Objective =
Rewrite the items from the line with "Observed in the" through the end of the items, putting "observer" wherever "camera" appears and leaving everything else unchanged.

- - -

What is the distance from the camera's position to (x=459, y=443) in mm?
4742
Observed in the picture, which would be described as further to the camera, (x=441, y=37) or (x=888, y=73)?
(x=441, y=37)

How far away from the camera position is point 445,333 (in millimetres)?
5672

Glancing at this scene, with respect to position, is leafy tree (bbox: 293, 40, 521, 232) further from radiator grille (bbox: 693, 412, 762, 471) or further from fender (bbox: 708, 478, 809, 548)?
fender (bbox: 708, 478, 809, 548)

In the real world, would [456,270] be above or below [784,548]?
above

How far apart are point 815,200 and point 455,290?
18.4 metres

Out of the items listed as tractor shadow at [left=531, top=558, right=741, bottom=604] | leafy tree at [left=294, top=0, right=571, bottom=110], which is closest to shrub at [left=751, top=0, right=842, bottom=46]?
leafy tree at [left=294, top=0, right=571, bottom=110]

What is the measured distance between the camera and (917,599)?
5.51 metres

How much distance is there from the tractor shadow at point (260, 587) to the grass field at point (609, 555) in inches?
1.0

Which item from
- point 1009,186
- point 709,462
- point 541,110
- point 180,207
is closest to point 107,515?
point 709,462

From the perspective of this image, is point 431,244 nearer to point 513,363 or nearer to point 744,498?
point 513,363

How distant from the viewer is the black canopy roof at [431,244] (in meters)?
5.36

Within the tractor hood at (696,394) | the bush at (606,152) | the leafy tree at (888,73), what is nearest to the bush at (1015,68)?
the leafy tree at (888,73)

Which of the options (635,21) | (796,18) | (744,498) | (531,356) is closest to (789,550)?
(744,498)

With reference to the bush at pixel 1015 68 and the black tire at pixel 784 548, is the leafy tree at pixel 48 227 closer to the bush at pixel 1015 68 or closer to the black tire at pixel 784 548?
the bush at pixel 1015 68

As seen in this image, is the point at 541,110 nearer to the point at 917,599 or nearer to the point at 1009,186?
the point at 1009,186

- - -

Solution =
Observed in the picture, which would be described as further to the observer, (x=441, y=37) or (x=888, y=73)?
(x=441, y=37)

How far away from the observer position is point 445,333 (in millimetres)?
5672

Glancing at this scene, with respect to position, is leafy tree (bbox: 293, 40, 521, 232) further from radiator grille (bbox: 693, 412, 762, 471) or further from fender (bbox: 708, 478, 809, 548)?
fender (bbox: 708, 478, 809, 548)

In the real world, would [456,270] be above or below [784,548]?
above

How far apart are point 815,200 and point 455,290?
18.4 metres

Out of the items listed as tractor shadow at [left=531, top=558, right=741, bottom=604] | leafy tree at [left=294, top=0, right=571, bottom=110], which is closest to shrub at [left=751, top=0, right=842, bottom=46]?
leafy tree at [left=294, top=0, right=571, bottom=110]

What is the measured distance between the observer and (917,599)?
5.51 metres

How much distance is there from the tractor shadow at point (260, 587) to the grass field at point (609, 555) in inches?
1.0

Which item from
- point 1009,186
- point 709,462
- point 541,110
- point 180,207
is closest to point 107,515?
point 709,462

From the perspective of this image, is point 431,244 nearer to point 513,363 or nearer to point 744,498?
point 513,363

How distant from the viewer is the black canopy roof at [431,244] (in meters)?
5.36

Within the tractor hood at (696,394) | the bush at (606,152) | the leafy tree at (888,73), what is nearest to the bush at (1015,68)?
the leafy tree at (888,73)

Which of the options (635,21) | (796,18) | (744,498) | (531,356) is closest to (789,550)?
(744,498)

With reference to the bush at pixel 1015 68 and the black tire at pixel 784 548, is the leafy tree at pixel 48 227 closer to the bush at pixel 1015 68 or closer to the black tire at pixel 784 548?
the bush at pixel 1015 68

As seen in this image, is the point at 541,110 nearer to the point at 917,599 or nearer to the point at 1009,186?
the point at 1009,186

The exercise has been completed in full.